→ Work task A
Decide whether each statement agrees with the graduation text: (i) the young women crossed the stage on a Saturday; (ii) the writer sat with the friend about a year earlier; (iii) the two sat in rocking chairs facing the green of a golf course. For each, answer yes or no and quote the deciding words of the text.
→ Work task B
Repeat word for word the part of the graduation text between "They are college" and "mess this up.", inclusive.

══ Text for analysis ══

This past Saturday many young women walked across the stage I’ve walked across, and they received the piece of paper that is so much more than that–it’s the results of minutes and hours and days and years of listening and learning and writing and critiquing and speaking and sharing and thinking and challenging themselves to do more, do better, be stronger, think harder, and take one step more towards their goal.

And now. They’ve taken one very huge step.

They are college graduates.

One of those young women is my friend whom I had the privilege of sitting with about a month ago.  As we sat in the rocking chairs facing the green of the golf course on my visit “home” for Alumnae Weekend, I had the honor of hearing about her journey.  Some about where she’s been and more about where she hopes to go. What she hopes to do.  I heard her decisions and her questions in her stories and thoughts, and let me tell you this–

We are in good hands.

If.

If we don’t mess this up.

═══
══ Given material ══

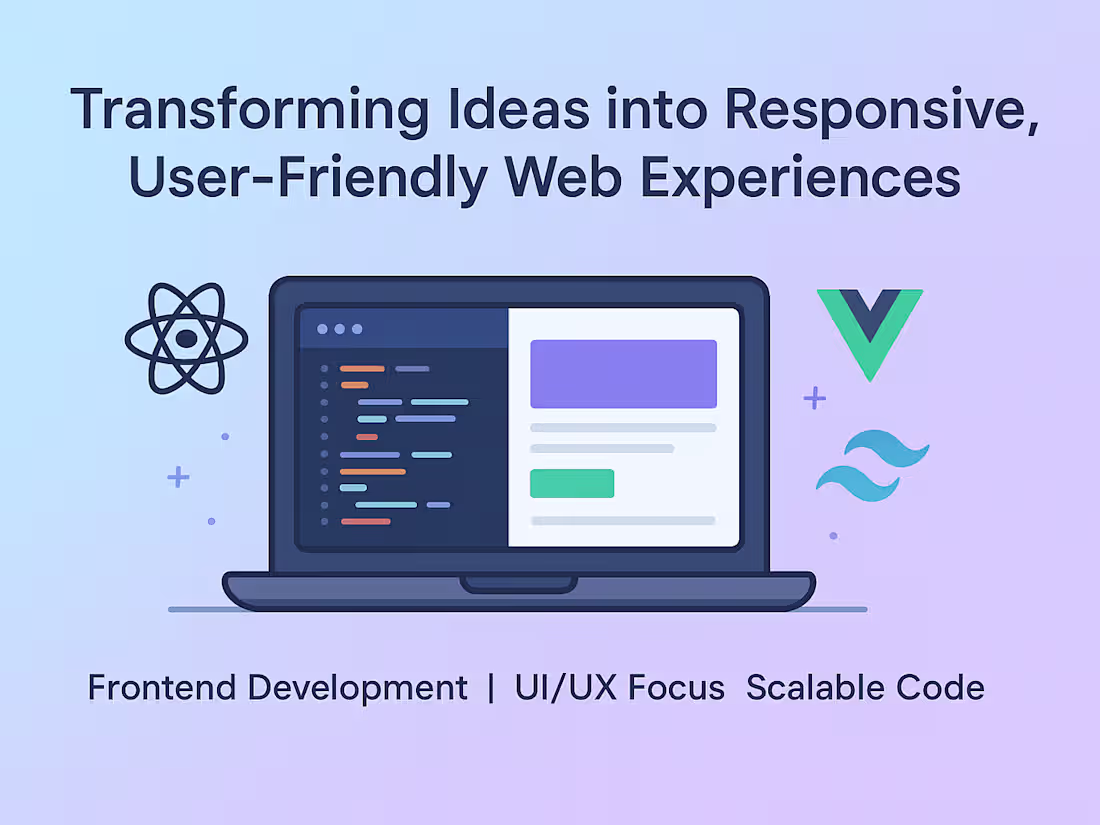 Transforming Ideas into Responsive, User-Friendly Web Experiences

Frontend Development | UI/UX Focus Scalable Code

═══

→ Expected output A
(i) Yes: "This past Saturday many young women walked across the stage I’ve walked across"
(ii) No: "whom I had the privilege of sitting with about a month ago"
(iii) Yes: "As we sat in the rocking chairs facing the green of the golf course"

→ Expected output B
They are college graduates.

One of those young women is my friend whom I had the privilege of sitting with about a month ago.  As we sat in the rocking chairs facing the green of the golf course on my visit “home” for Alumnae Weekend, I had the honor of hearing about her journey.  Some about where she’s been and more about where she hopes to go. What she hopes to do.  I heard her decisions and her questions in her stories and thoughts, and let me tell you this–

We are in good hands.

If.

If we don’t mess this up.